### LESETEXT

Meine Kollegin hatte schon um zwanzig Uhr Schluss und ich sollte unter diesen Bedingungen bis einundzwanzig Uhr dreißig allein weiterarbeiten. Da hab ich mich geweigert und gesagt, dass ich das nicht machen werde. Das kann ich nicht verantworten. Das hab ich gleich mittags nach der Übergabe gesagt, weil wir das Arbeitspensum da schon absehen konnten. Mir wurde dann gesagt, dass ich die Hauptnachtwache, die Viertel vor Acht kommen würde, anrufen solle, damit sie als zweite Pflegeperson agieren kann. Das hab ich dann auch gemacht und sie kam dann auch. Allerdings maulte sie mich an, warum ich mit einem dreijährigen Examen, nicht allein arbeiten wollte. Sie wollte meine Argumentation überhaupt nicht verstehen. Ich fühlte mich verhöhnt und wir haben uns dann richtig gestritten und es gipfelte darin, dass sie sagte, sie bliebe jetzt da und ich könne gehen. Sie sehe nicht ein, warum zwei Leute bezahlt werden müssten. Das war ein christliches Haus. Mir war es dann recht. Mit so einer Kollegin wollte ich dann nicht mehr arbeiten. Vielen Dank. Hab dann aber noch am selben Abend eine Beschwerde darüber geschrieben. Mein Chef selbst hatte mir mal erzählt, dass weder wir von der Zeitarbeitsfirma noch die Festangestellten aus dem Haus tagsüber allein Dienste machen dürften. Ich finde es unglaublich, was da so an Dienstplänen frisiert wird. Da wird dann so etwas gesagt, wie, dass die Kollegin von der Nebenstation käme und bei Bedarf aushelfe. Das kannst Du aber ziemlich vergessen.

Durch mein Politikstudium und vor allem durch meine lange Selbstständigkeit als Journalistin bin ich mental, geistig und psychisch selbstständiger geworden und bin sehr weit weg von diesem hierarchischen Denken. Ich bin auch immer wieder entsetzt… also eigentlich könntest du jeden Tag eine Überlastungsanzeige schreiben. Machen aber nur wenige. Wenn du fragst warum nicht, liegt das an prekären Arbeitsverhältnissen in unbefristeten Verträgen oder in der Angst, gekündigt zu werden. Dann will man nicht als belastbar gelten oder dass im Kollegium schlecht von einem gesprochen wird.

Die eine festangestellte Kollegin hat den Streit mit der Hauptnachtwache noch mitbekommen und sie wollte eigentlich eine Überlastungsanzeige schreiben, aber die Reaktion der Hauptnachtwache hat genau diese Ängste bestätigt und ob die Kollegin die Anzeige, die sie schon in der Hand hielt tatsächlich abgeben hat, kann ich nicht sagen. Aber solche Umstände halten einige davon ab.

######

• **AUFGABENZIEL**
Bis zu welcher Uhrzeit sollte die erzählende Person laut Lesetext allein weiterarbeiten? Das anschließende Material steht für sich und hängt nicht mit dem Lesetext zusammen.

### BEREITGESTELLTES MATERIAL

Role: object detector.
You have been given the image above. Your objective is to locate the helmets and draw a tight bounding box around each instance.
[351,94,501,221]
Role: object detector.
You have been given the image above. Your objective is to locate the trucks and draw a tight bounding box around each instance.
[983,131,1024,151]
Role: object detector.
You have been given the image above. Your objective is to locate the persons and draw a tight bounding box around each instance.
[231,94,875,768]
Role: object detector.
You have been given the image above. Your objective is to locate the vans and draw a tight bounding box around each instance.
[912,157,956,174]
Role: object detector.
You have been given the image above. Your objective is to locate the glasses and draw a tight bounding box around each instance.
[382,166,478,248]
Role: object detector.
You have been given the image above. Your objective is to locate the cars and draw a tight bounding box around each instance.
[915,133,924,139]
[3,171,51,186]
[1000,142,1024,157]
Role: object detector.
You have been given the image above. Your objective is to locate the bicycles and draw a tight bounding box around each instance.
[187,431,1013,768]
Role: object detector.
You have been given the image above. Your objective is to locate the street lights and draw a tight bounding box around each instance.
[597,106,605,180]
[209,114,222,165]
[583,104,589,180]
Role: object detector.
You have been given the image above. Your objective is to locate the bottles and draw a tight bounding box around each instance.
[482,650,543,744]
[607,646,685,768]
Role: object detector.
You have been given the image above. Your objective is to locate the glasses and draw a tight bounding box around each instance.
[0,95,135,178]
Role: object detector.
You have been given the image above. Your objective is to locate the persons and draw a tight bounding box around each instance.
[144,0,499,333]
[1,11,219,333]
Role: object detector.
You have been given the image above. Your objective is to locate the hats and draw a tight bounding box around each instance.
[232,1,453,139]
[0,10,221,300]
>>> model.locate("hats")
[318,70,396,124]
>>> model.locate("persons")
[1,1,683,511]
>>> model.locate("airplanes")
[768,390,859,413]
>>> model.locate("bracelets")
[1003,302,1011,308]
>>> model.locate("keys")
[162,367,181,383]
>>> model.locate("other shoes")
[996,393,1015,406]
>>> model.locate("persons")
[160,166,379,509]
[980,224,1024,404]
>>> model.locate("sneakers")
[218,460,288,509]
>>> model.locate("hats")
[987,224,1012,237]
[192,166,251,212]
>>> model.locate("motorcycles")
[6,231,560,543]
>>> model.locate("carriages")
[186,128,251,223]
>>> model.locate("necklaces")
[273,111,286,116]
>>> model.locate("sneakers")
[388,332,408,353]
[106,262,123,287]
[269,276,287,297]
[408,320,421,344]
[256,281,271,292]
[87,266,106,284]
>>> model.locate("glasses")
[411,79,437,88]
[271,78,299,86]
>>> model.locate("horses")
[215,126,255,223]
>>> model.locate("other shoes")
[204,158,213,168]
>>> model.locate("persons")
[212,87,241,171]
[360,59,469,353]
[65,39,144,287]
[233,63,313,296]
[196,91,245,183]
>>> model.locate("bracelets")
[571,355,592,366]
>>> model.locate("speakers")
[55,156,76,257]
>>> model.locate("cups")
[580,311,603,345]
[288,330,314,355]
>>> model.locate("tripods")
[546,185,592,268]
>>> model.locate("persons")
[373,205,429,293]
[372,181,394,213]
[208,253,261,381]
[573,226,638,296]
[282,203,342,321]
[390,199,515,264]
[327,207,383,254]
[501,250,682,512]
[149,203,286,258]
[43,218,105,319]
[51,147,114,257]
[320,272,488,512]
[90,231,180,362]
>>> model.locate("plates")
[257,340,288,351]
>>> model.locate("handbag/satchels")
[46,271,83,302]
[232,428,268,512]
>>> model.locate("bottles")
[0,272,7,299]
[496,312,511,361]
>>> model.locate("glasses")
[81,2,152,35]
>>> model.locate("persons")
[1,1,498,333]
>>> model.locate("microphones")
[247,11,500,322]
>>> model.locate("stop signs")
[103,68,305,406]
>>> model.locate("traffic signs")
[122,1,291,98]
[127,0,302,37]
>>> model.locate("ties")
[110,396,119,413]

######

• **ANTWORT**
Bis einundzwanzig Uhr dreißig.